Using Power Query to Clean Data in Excel

Power Query is a handy feature in Excel that helps you to clean your data, and change it into the format that you need it in. Power Query has been available in Excel for a long time, although in Excel 2016 it was called Get and Transform.

This tool is an ETL (Extract, Transform and Load) utility which makes it so much easier to work with other people’s data. Power Query can be used to connect to data from a huge range of sources, and lets you take a data source, put it into an Excel workbook, and ‘clean the data up’ so that you can perform calculations on it, load it into pivot tables, and generally enjoy the data in a more useful format.

Cleaning Up Your Data

Let’s imagine you have some data that was entered into a spreadsheet by hand. Perhaps you run a yoga studio, and you record classes for a given day, the name of the instructor, and who attended each class, along with whether they were a monthly member or paid per session. All the information that you need is entered into a spreadsheet, but because it was entered by hand there are several problems with it:

  • The date of the class appears only once, at the ‘top’ of the section, rather than in a column alongside the rest of the data
  • There are inconsistencies regarding spaces before or after names
  • There are blank rows which could confuse data processing
  • The membership information is spread across multiple rows

It’s entirely possible that someone who ‘wanted to computerize their data’ but who was not well versed in how to set up spreadsheets would create a document like that. It is well laid out and human readable, but it is not set up in a way that is machine-readable. The good news is that you can improve it to make it easier to work with.
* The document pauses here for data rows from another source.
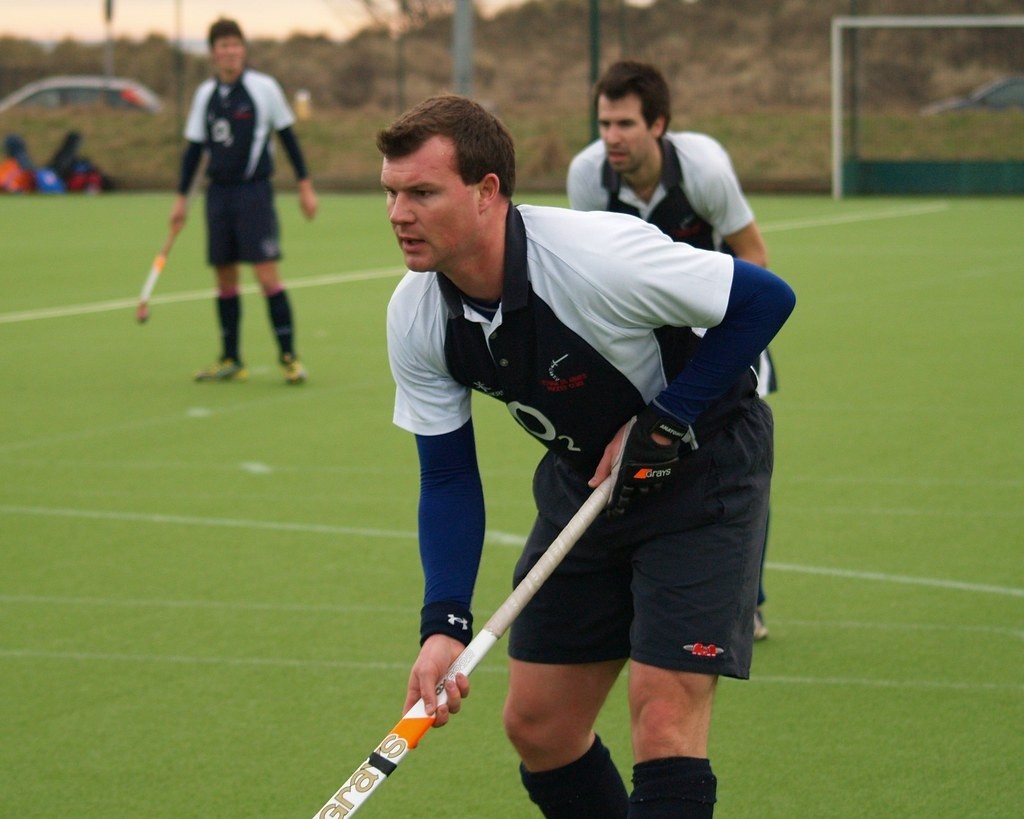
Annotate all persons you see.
[566,61,768,272]
[375,96,796,819]
[169,17,317,386]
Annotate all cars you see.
[917,76,1023,122]
[1,74,167,114]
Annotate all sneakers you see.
[282,355,305,383]
[193,359,248,382]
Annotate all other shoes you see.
[753,610,767,640]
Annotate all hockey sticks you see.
[308,473,612,819]
[134,225,178,323]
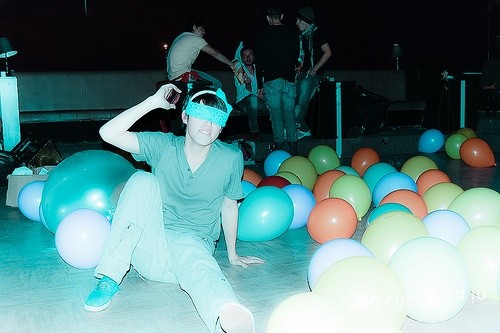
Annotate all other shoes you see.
[250,131,261,141]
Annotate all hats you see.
[296,6,314,25]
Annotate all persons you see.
[84,82,266,333]
[233,46,271,140]
[254,5,297,156]
[283,7,333,142]
[167,20,236,92]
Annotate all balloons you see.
[17,149,144,270]
[220,127,500,333]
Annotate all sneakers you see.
[219,302,254,333]
[84,278,120,312]
[297,128,311,139]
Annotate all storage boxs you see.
[5,166,56,207]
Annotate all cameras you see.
[166,89,180,104]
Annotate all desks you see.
[304,80,360,140]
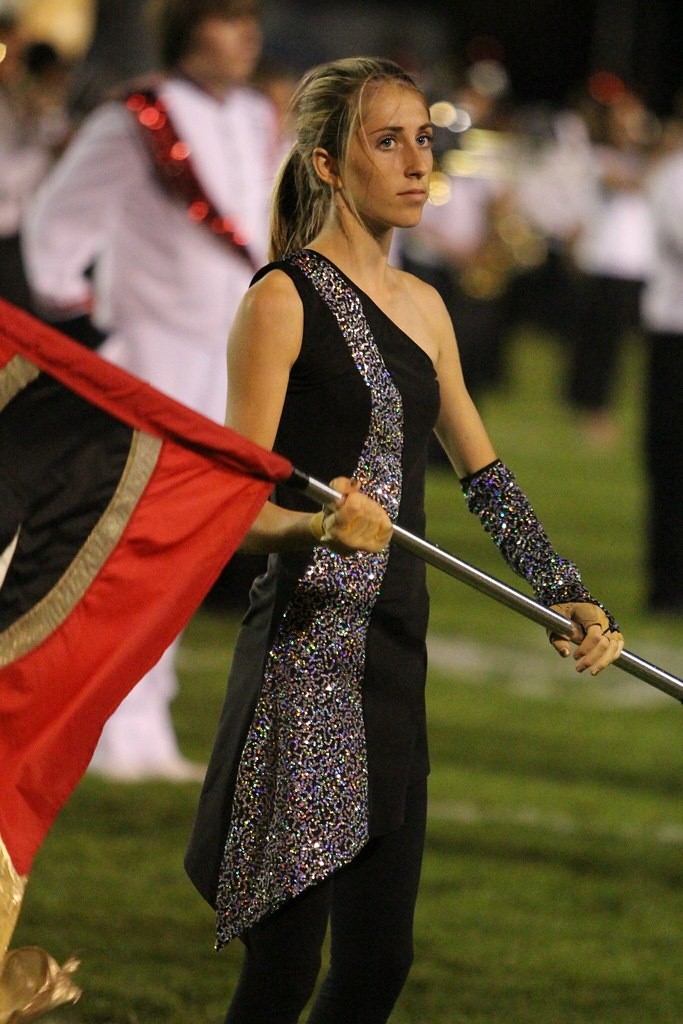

Importing the Data For Use in Power Query

The first thing that you need to do is import the data. Open the Data tab and click ‘Get Data’. Select From File, and drill through that menu to ‘From Workbook’, then select the file and workbook that you want to get your data from.

If you need to load data from more than one workbook, then you can do this by ticking the ‘Select multiple items’ box, and then selecting the additional sheets that you need. Next, click the ‘Edit’ button to load the data into the Power Query Editor.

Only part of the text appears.